How to implement support for concurrency?

Question

How to implement support for concurrency?

CharlinChen opened this issue a month ago · comments

The phi3-qa.py file demonstrates how to use ONNX to accelerate single-user inference. I want to ask how to support concurrency for multiple users making requests simultaneously? Instantiating a generator for each user seems impractical. Using batch inputs is a predictable approach, but how can we incorporate the prompt for the second user during the streaming inference process?

Nat Kershaw (MSFT) · Answer 1 · Fri May 24 2024 07:40:25 GMT+0800 (China Standard Time)

Hi @CharlinChen, do you need to stream the output of each batch input? If not, you can batch multiple prompts and run them without streaming. You can see an example here: https://github.com/microsoft/onnxruntime-genai/blob/main/examples/python/model-generate.py

CharlinChen · Answer 2 · Fri May 24 2024 14:16:48 GMT+0800 (China Standard Time)

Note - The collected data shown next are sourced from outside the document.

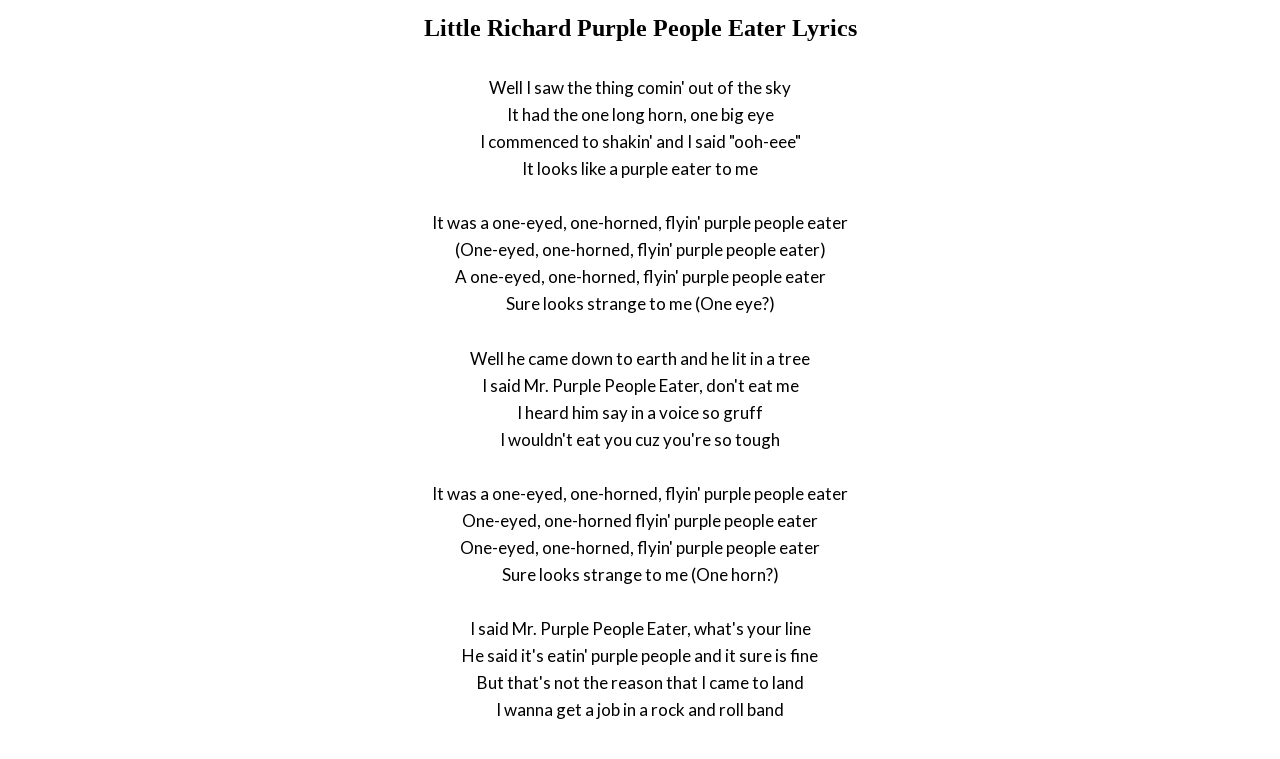

--- FILE ---
content_type: text/html; charset=UTF-8
request_url: https://www.justsomelyrics.com/2378053/little-richard-purple-people-eater-lyrics.html
body_size: 1314
content:
<!DOCTYPE html>
<html lang="en">
<head>
    <meta charset="utf-8" />
    <meta name="viewport" content="width=device-width, initial-scale=1" />    
    <meta name="robots" content="noarchive" />
    <meta name="google" content="notranslate" />

    <link rel="canonical" href="https://www.justsomelyrics.com/2378053/little-richard-purple-people-eater-lyrics.html" />

    <title>LITTLE RICHARD PURPLE PEOPLE EATER LYRICS | JustSomeLyrics</title>
    <meta name="description" content="Lyrics to song &quot;Purple People Eater&quot; by Little Richard: Well I saw the thing comin&#039; out of the sky It had the one long horn, one big eye I commenced to shakin&#039; and I said &quot;ooh-eee&quot;..." />
    <meta name="keywords" content="little richard purple people eaterlyrics, purple people eater lyrics, little richard lyrics" />
    
    <meta property="og:type" content="article"/>
    <meta property="og:title" content="Little Richard Purple People Eater Lyrics" />
    <meta property="og:description" content="Lyrics to song &quot;Purple People Eater&quot; by Little Richard: Well I saw the thing comin&#039; out of the sky It had the one long horn, one big eye I commenced to shakin&#039; and I said &quot;ooh-eee&quot;..."/>
    
    <link href='https://fonts.googleapis.com/css?family=Lato&subset=latin,latin-ext' rel='stylesheet' type='text/css'>
    
    <link rel="stylesheet" media="screen" href="https://www.justsomelyrics.com/css/all.css" />
    
</head>

<body>

<div class="content">

<div class="title-div">
    <h1>Little Richard Purple People Eater Lyrics</h1>
</div>

    <p>
            <span>Well I saw the thing comin&#039; out of the sky</span><br/>
            <span>It had the one long horn, one big eye</span><br/>
            <span>I commenced to shakin&#039; and I said &quot;ooh-eee&quot;</span><br/>
            <span>It looks like a purple eater to me</span><br/>
        </p>
    <p>
            <span>It was a one-eyed, one-horned, flyin&#039; purple people eater</span><br/>
            <span>(One-eyed, one-horned, flyin&#039; purple people eater)</span><br/>
            <span>A one-eyed, one-horned, flyin&#039; purple people eater</span><br/>
            <span>Sure looks strange to me (One eye?)</span><br/>
        </p>
    <p>
            <span>Well he came down to earth and he lit in a tree</span><br/>
            <span>I said Mr. Purple People Eater, don&#039;t eat me</span><br/>
            <span>I heard him say in a voice so gruff</span><br/>
            <span>I wouldn&#039;t eat you cuz you&#039;re so tough</span><br/>
        </p>
    <p>
            <span>It was a one-eyed, one-horned, flyin&#039; purple people eater</span><br/>
            <span>One-eyed, one-horned flyin&#039; purple people eater</span><br/>
            <span>One-eyed, one-horned, flyin&#039; purple people eater</span><br/>
            <span>Sure looks strange to me (One horn?)</span><br/>
        </p>
    <p>
            <span>I said Mr. Purple People Eater, what&#039;s your line</span><br/>
            <span>He said it&#039;s eatin&#039; purple people and it sure is fine</span><br/>
            <span>But that&#039;s not the reason that I came to land</span><br/>
            <span>I wanna get a job in a rock and roll band</span><br/>
        </p>
    <p>
            <span>Well bless my soul, rock and roll, flyin&#039; purple people eater</span><br/>
            <span>Pigeon-toed, undergrowed, flyin&#039; purple people eater</span><br/>
            <span>(We wear short shorts)</span><br/>
            <span>Flyin&#039; purple people eater</span><br/>
            <span>Sure looks strange to me</span><br/>
        </p>
    <p>
            <span>And then he swung from the tree and he lit on the ground</span><br/>
            <span>He started to rock, really rockin&#039; around</span><br/>
            <span>It was a crazy ditty with a swingin&#039; tune</span><br/>
            <span>Sing a boop boop aboopa lopa lum bam boom</span><br/>
        </p>
    <p>
            <span>Well bless my soul, rock and roll, flyin&#039; purple people eater</span><br/>
            <span>Pigeon-toed, undergrowed, flyin&#039; purple people eater</span><br/>
            <span>I like short shorts</span><br/>
            <span>Flyin&#039; little people eater</span><br/>
            <span>Sure looks strange to me (Purple People?)</span><br/>
        </p>
    <p>
            <span>And then he went on his way, and then what do ya know</span><br/>
            <span>I saw him last night on a TV show</span><br/>
            <span>He was blowing it out, a&#039;really knockin&#039; em dead</span><br/>
            <span>Playin&#039; rock and roll music through the horn in his head</span><br/>
        </p>

<p>
See also:<br/>
<span  itemscope="" itemtype="http://data-vocabulary.org/Breadcrumb"><a href="https://www.justsomelyrics.com" itemprop="url"><span itemprop="title">JustSomeLyrics</span></a></span><br>
<span  itemscope="" itemtype="http://data-vocabulary.org/Breadcrumb"><a href="https://www.justsomelyrics.com/big-list-119.html"><span itemprop="title">119</span></a></span><br>
<span  itemscope="" itemtype="http://data-vocabulary.org/Breadcrumb"><a href="https://www.justsomelyrics.com/list-14863.html"><span itemprop="title">119.113</span></a></span><br>
<a href="https://www.justsomelyrics.com/2378052/francisco-xavier-como-expresar-lyrics.html">Francisco Xavier Como expresar Lyrics</a><br>
<a href="https://www.justsomelyrics.com/2378056/musica-cristiana-jaci-velazquez-solo-tu-lyrics.html">MUSICA CRISTIANA_Jaci Velazquez Solo Tu Lyrics</a><br>
</p>
    
</div>

</body>
</html>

@natke Yes, I do hope to handle the second user's request during streaming output, because it is difficult to have multiple users hanging and waiting for the same batch input. In theory, interrupting the generation of the first user when receiving the second user's request, generating half of the tokens as prompts for the first user and merging the second user's request into batch input to continue inference seems feasible.